Partial submuscular (partially beneath the chest muscle): placing the top 2/3 of the implant under the chest muscle, this placement option offers what many consider a "more natural slope" than the over the muscle technique. It also hides rippling and implant edges better in the top portion of the implant than the subglandular placement option. Due to its partial placement beneath the muscle, it does involve more post-operative discomfort and a longer recovery period. Capsular contracture risk is decreased using this method, and mammograms are less hindered. But because the bottom portion of the implant is not supported by muscle fascia (connective tissue), "bottoming out" can still occur with partial submuscular placement.

Complete submuscular (completely beneath chest muscle and fascia): with this method, the top 2/3 of the implant is situated beneath the chest muscle while the lower 1/3 is supported by connective tissue, greatly reducing the risk of downward migration or "bottoming out". This technique offers a more natural, less round look then subglandular, as well as a reduced risk of capsular contracture and easier post-augmentation mammograms. Rippling and implant edges are much better concealed using this technique than the other two options. Complete submuscular placement does entail more post-operative discomfort than the other methods, and it is not performed by all plastic surgeons due to the skill it takes to master the technique. For women with widely spaced breasts, cleavage can be difficult to create using this placement option, and some women find their implants seem awkwardly high on their frame at first, until their chest muscle has had time to relax enough to properly accommodate the implants.

By evaluating your implant placement options and discussing them with your plastic surgeon, you can go into your surgery feeling better informed and create the breast enhancement results you seek. For more information about breast implant placement or breast augmentation, Tallahassee Plastic Surgery Clinic offers information and comprehensive consultations.

Sunday, December 7, 2008

Phoenix Plastic Surgeon Gives Back

Recently, Glendale plastic surgeon Dr.

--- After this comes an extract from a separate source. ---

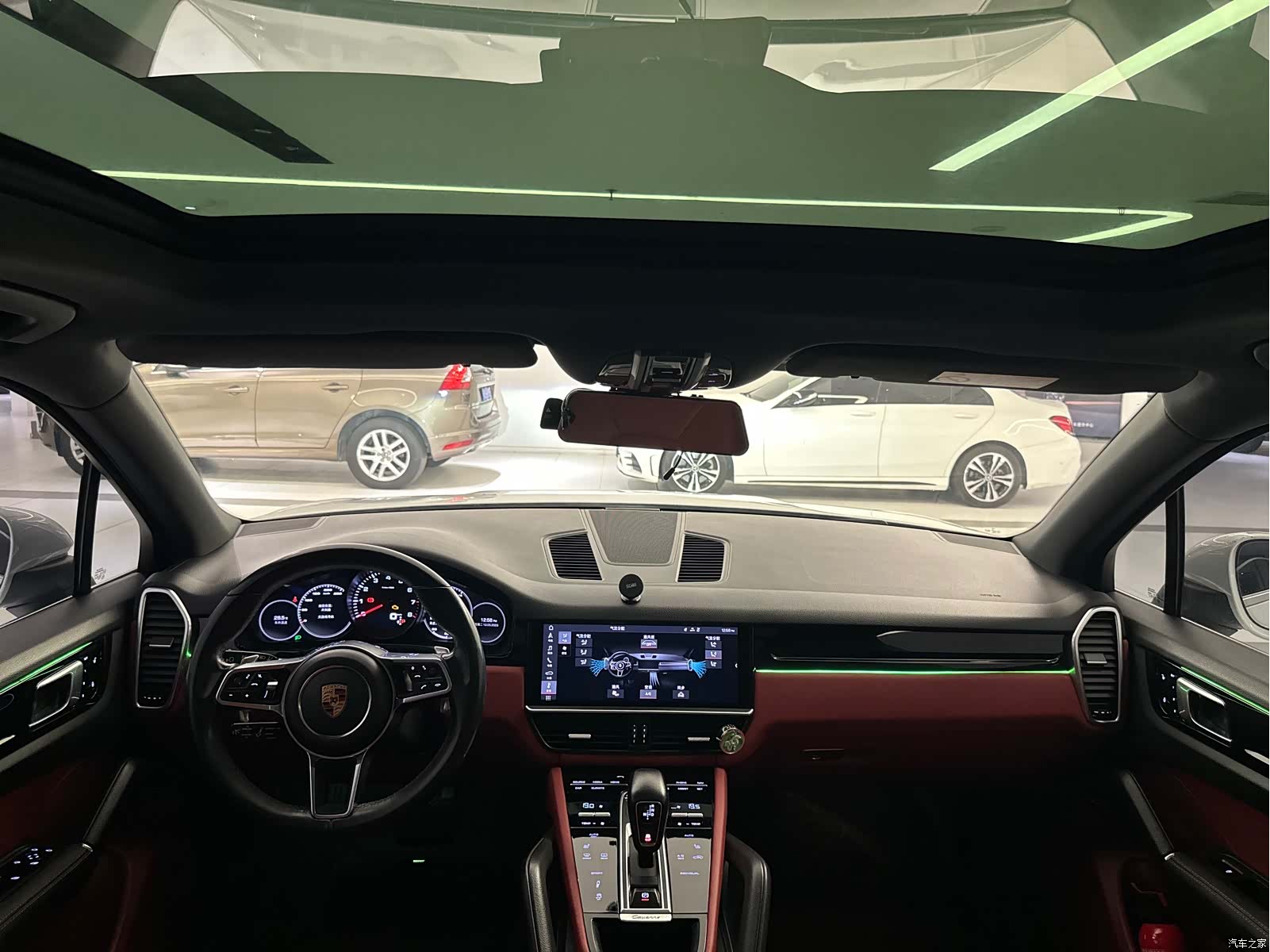 Porsche Cayenne, 2018 19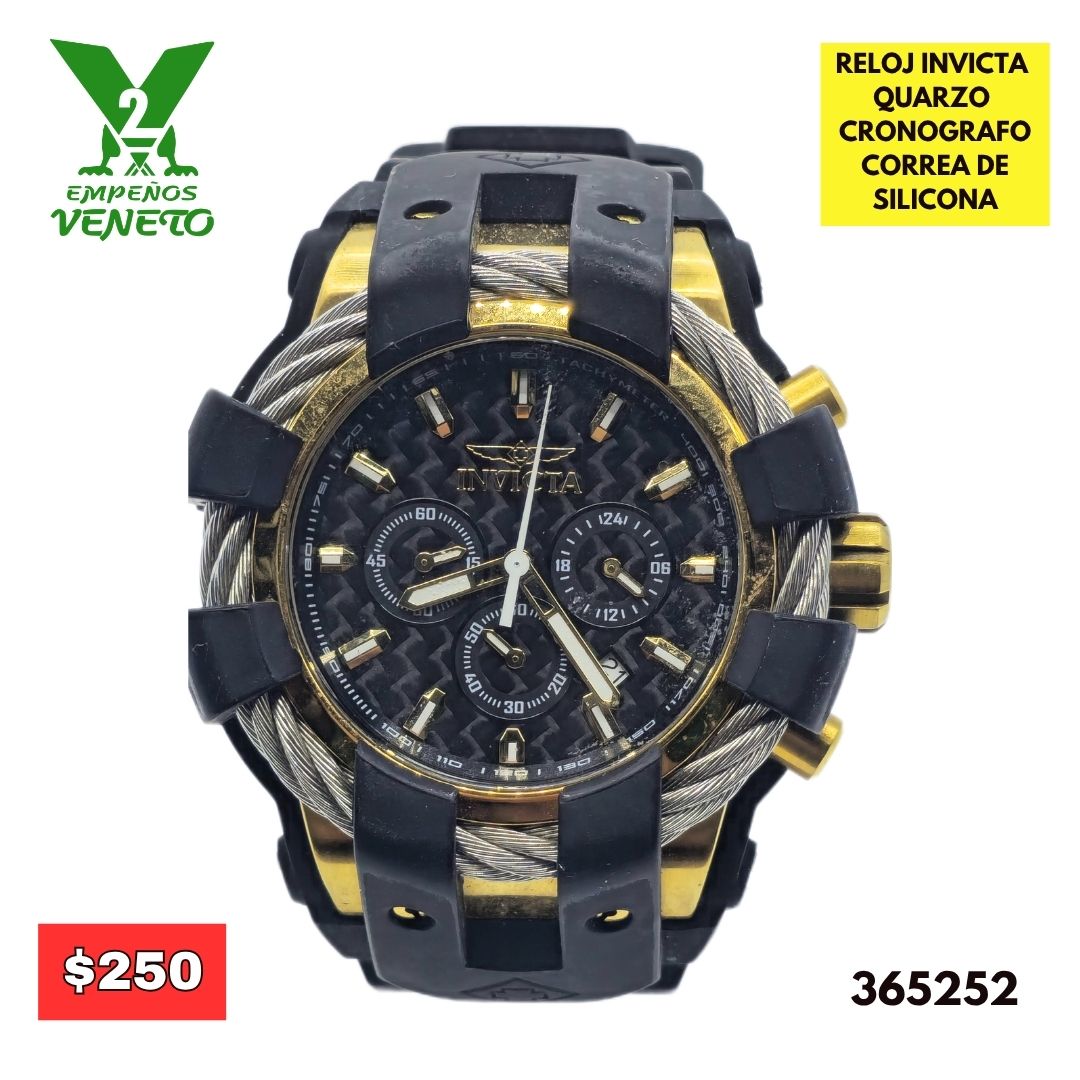 RELOJ INVICTA 365252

Heidi Regenass shared a bit of her business savvy with a group of Afghani businesswomen in a workshop she co-hosted for Project Artemis. Began in 2005, Project Artemis is a two-week business-skills training program conducted yearly by Glendale’s Thunderbird School of Global Management. Each year the program invites promising Afghani businesswomen to the U.S. for business training, workshops, and mentorship. Dr. Regenass, along with make-up artist and skincare expert Zethina spoke with the women about the importance of public relations, networking and partnership in the business environment.

Dr. Regenass and Zethina have formed a symbiotic business relationship, referring clients to one another and combining public relations efforts. Their businesses, which compliment each other well, serve women from throughout the area with skincare treatments, make-up advice and cosmetic surgery in Phoenix, AZ. The workshop, held in a spa, offered not only public relations advice, but a little pampering and camaraderie as well. The Afghani businesswomen were treated to manicures, massages and skincare treatments.

Participants in Project Artemis have worked and succeeded to open businesses, provide jobs and inspire other Afghani women in an extremely challenging business environment for women. Despite war and patriarchal resistance, their achievements include opening the first and only female-owed shop in a Bazar in Bamyan, providing micro-loans to Afghani businesswomen, teaching female handi-crafters to become economically self-sufficient, and offering employment to many who seek it.